▶ [GIVEN REQUEST]: Revise the stretch from the line containing "What is the measured" through the end of the lines, replacing "measured space" with "straight-line distance" and leaving everything else unchanged. Return only those lines.

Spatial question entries
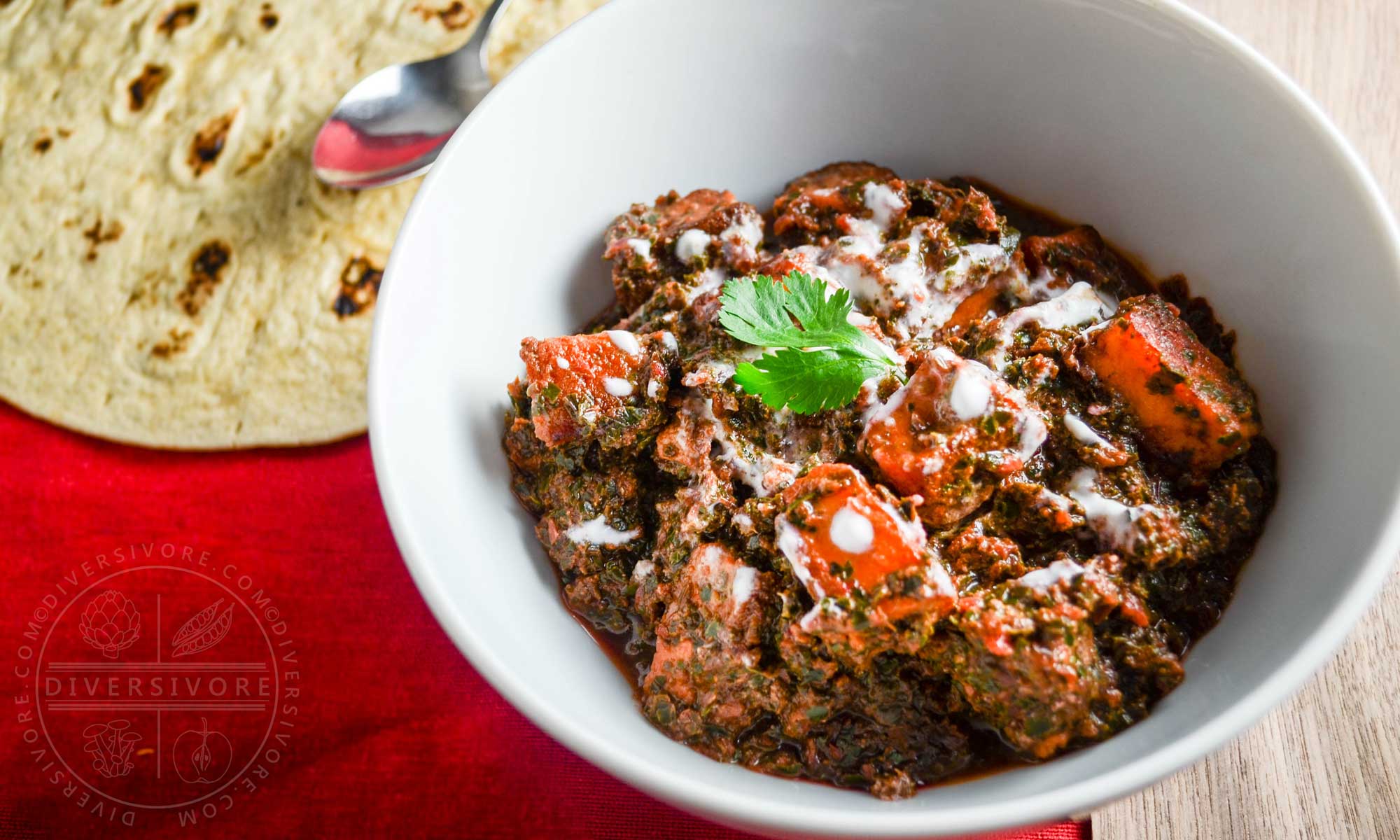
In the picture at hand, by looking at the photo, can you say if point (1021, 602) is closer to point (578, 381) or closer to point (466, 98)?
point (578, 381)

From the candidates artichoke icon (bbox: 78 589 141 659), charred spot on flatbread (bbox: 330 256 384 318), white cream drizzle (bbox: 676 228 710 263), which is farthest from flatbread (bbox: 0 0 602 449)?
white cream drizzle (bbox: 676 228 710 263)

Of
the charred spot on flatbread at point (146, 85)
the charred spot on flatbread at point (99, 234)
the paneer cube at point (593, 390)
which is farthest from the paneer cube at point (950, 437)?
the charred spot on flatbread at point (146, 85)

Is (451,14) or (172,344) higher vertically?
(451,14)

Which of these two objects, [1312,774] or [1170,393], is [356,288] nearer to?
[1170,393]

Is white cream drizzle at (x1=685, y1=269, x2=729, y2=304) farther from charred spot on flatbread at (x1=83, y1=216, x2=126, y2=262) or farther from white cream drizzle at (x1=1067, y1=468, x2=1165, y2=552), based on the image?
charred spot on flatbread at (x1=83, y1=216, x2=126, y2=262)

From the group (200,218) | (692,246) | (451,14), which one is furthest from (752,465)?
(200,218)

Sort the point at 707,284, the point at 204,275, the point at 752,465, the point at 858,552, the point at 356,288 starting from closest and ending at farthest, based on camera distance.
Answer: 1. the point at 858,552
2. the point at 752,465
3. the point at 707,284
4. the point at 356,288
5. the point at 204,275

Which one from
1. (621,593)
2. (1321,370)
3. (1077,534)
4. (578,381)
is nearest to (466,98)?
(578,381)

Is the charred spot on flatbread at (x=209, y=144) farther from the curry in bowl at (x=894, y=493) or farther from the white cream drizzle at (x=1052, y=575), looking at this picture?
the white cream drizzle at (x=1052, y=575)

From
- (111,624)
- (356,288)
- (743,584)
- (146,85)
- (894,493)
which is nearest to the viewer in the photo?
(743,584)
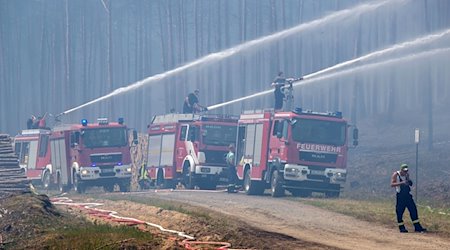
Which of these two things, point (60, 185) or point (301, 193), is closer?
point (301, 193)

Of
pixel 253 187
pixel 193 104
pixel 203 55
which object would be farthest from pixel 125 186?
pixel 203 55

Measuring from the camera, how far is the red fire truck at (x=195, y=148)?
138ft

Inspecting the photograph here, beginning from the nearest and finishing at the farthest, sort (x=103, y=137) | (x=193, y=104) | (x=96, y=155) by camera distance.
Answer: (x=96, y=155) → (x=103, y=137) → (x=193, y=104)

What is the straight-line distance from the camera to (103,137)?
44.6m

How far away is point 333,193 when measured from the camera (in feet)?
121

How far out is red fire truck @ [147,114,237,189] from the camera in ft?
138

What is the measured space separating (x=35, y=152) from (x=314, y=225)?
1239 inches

▶ [RESPONSE BELOW]:
What is the straight-line distance separating (x=35, y=152) from (x=314, y=225)?
1239 inches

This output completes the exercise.